## 短い課題
エンプロイヤーブランディングについての文章を、最後の文の後から書き継ぐ。

## 引用文
⟨

公開日:2022/02/01
更新日:2022/08/24

エンプロイヤーブランディングとは?「選ばれる企業」になり、採用力を高めるためのポイントを解説

エンプロイヤーブランディングとは?「選ばれる企業」になり、採用力を高めるためのポイントを解説 | オンライン研修・人材育成 - Schoo(スクー)法人・企業向けサービス

近年、採用市場の競争激化等により、エンプロイヤーブランディング=雇用者としての魅力を高めるための取り組みへの注目度が高まっています。 本記事では、その概要や実際に取り組む際のステップについてご紹介します。

 

01エンプロイヤーブランディングとは

エンプロイヤーブランディングとは、その名の通りemployer=雇用者としてのブランディングのことです。企業は顧客や出資者、協力会社といったさまざまなステークホルダーとの関係の中で活動を行っています。エンプロイヤーブランディングはその中でも企業と社員との関係、つまり企業が持つ「雇用者」としての側面にフォーカスを当て、働く場としての魅力的な企業イメージ(エンプロイヤーブランド)を高める取り組みのことを指します。 例えば待遇や仕事のやりがい、職場の人間関係や社風といった職場としての条件が非常に魅力的な企業であっても、必ずしもエンプロイヤーブランディングに成功しているとは限りません。そのような魅力を戦略的に構築・発信し、その内外で「魅力的な職場環境の企業である」というイメージを高めることができて初めて、成功していると言えるのです。

 

02エンプロイヤーブランディングに取り組むメリット

エンプロイヤーブランディングに取り組むと、どのようなメリットが期待できるのでしょうか。主要なものを3点ご紹介します。

採用への応募者の質・量を高めることができる

最も期待できるのが、企業の採用力が高まり、質の高い応募者を多く集められるようになることです。自社が職場として魅力的で価値があるということを求職者に発信すれば、それに惹かれて多くの応募者が集まるでしょう。また、求める人物像に沿って自社のエンプロイヤーブランドをデザインすることで、それに合致した人材が集まりやすくなるという効果も狙えます。

離職率の低下が期待できる

エンプロイヤーブランディングの効果は、社外だけではなく社内にも及びます。戦略的な企業イメージの構築によって社会からの評価が高まれば、そこで働く社員も自社への誇りを持ち、帰属意識が高まるでしょう。勿論、イメージだけでなく実際に働く場としての魅力が向上すれば、それは直接的に人材の定着を促し、離職率の低下につながるはずです。

⟩

## データ記録
⟨

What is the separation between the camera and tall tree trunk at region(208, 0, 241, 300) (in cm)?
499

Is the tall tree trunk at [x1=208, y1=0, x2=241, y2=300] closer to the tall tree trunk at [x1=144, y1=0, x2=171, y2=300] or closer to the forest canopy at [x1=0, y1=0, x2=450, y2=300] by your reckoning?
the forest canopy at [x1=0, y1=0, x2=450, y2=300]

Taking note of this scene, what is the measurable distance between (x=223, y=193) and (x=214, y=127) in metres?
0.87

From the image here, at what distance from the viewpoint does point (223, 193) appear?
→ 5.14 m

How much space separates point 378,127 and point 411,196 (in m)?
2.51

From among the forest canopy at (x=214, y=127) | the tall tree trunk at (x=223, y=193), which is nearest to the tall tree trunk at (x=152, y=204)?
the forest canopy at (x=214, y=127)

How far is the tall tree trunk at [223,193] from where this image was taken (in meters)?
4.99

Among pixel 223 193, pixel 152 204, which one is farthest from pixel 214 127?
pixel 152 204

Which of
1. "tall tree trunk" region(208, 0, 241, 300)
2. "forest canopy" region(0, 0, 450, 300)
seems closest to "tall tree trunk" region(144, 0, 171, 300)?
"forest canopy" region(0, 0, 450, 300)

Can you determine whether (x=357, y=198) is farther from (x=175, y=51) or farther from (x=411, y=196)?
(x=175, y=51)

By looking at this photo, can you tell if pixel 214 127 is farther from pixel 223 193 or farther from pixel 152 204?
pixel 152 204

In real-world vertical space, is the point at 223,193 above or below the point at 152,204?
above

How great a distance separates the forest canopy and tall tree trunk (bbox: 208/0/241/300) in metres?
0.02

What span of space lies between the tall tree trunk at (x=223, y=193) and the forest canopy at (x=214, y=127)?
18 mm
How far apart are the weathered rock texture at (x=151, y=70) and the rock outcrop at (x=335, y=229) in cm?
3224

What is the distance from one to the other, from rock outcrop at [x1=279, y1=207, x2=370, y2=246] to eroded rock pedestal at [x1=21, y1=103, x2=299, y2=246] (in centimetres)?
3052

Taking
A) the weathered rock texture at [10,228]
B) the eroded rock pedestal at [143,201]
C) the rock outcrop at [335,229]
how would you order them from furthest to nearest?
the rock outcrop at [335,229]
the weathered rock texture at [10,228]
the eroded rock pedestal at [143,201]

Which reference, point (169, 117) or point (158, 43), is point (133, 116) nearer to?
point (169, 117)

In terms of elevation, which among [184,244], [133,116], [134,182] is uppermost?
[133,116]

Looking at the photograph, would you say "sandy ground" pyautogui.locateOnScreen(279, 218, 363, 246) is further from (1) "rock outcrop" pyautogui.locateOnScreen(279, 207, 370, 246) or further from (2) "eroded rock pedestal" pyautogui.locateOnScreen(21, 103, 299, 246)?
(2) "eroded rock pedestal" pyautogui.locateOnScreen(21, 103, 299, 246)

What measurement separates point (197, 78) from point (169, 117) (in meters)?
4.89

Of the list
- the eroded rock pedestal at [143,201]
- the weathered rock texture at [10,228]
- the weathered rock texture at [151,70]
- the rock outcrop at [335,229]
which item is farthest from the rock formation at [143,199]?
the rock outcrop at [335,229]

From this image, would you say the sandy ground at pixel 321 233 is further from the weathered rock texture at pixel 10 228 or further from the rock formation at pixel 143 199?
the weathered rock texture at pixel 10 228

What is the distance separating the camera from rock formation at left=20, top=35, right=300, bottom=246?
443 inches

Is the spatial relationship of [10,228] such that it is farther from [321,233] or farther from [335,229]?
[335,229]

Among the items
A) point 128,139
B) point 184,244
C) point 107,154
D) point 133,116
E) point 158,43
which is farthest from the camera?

⟩

## 課題の出力
採用活動におけるコストを低減できる

エンプロイヤーブランディングに成功した企業においては、採用活動にかかるコストを低減できる可能性が高くなります。質の高い応募者が集まれば選考プロセスはより効率的になり、応募者の辞退率が下がれば入社交渉や辞退者の穴を埋めるための選考に掛ける時間は短くなります。また、離職率が下がれば欠員補充のための採用活動を行う頻度も下がるでしょう。

 

03エンプロイヤーブランディングの重要性が高まっている理由

エンプロイヤーブランディングは日本においては特に、比較的新しい概念です。なぜこの言葉が近年注目され、重要度が高まっているのか。その理由を見てみましょう。

採用市場における競争の激化

少子高齢化の影響で労働人口が減少する半面、企業内においては仕事の高度化が進み、優秀な人材を取り合う採用市場の競争は年々激化しています。この競争を勝ち抜き、自社に必要な人材を確保するためには、求職者に訴求する企業としての魅力を確立することが必須となります。

求職活動のSNS化

少し前までは、入社を決めた企業の職場環境や社風の実際のところは、入社するまでわからないことが多かったものです。しかしながら、現在はSNSや転職口コミサイトなどの普及により、働く人が企業の内情を発信するハードルは非常に低くなっています。ネットにリアルな情報が溢れており、求職者はそれらを参考とするため、小手先の採用広報で外から見える部分を取り繕っても内情と乖離していればすぐに見抜かれてしまうのです。そこで、働く場としての魅力を実際に高め、それを発信するというエンプロイヤーブランディングの手法が必要となります。

 

04エンプロイヤーブランディングのステップ

実際にエンプロイヤーブランディングに取り組みたいと思った場合、どのように進めれば良いのでしょうか。具体的なステップを見ていきましょう。

アプローチしたい人材を設定し、彼らが求めているものを調査する

最初に行うべきは、エンプロイヤーブランディングによってアプローチしたいターゲットの設定です。 エンプロイヤーブランディングを行う大きな目的は、それによって求める人材の応募や入社後の定着を促し、自社の採用力を強化することです。 一口に求職者・社員といっても、その資質や志向によって、職場にどういった環境を求めるかということは様々です。そのため、まずは自社が求める人材を明確にしたうえで、彼らがどのような職場であれば魅力を感じるのか、ということを調査する必要があります。 例えば実際に入社し、活躍している社員に対してインタビューを行うことも有効でしょう。自社の選考や内定を辞退した応募者に話を聞いても、新しい視点が得られるかもしれません。このステップへの取り組み方によって、後の工程の精度が変わってくるため、丁寧に行いましょう。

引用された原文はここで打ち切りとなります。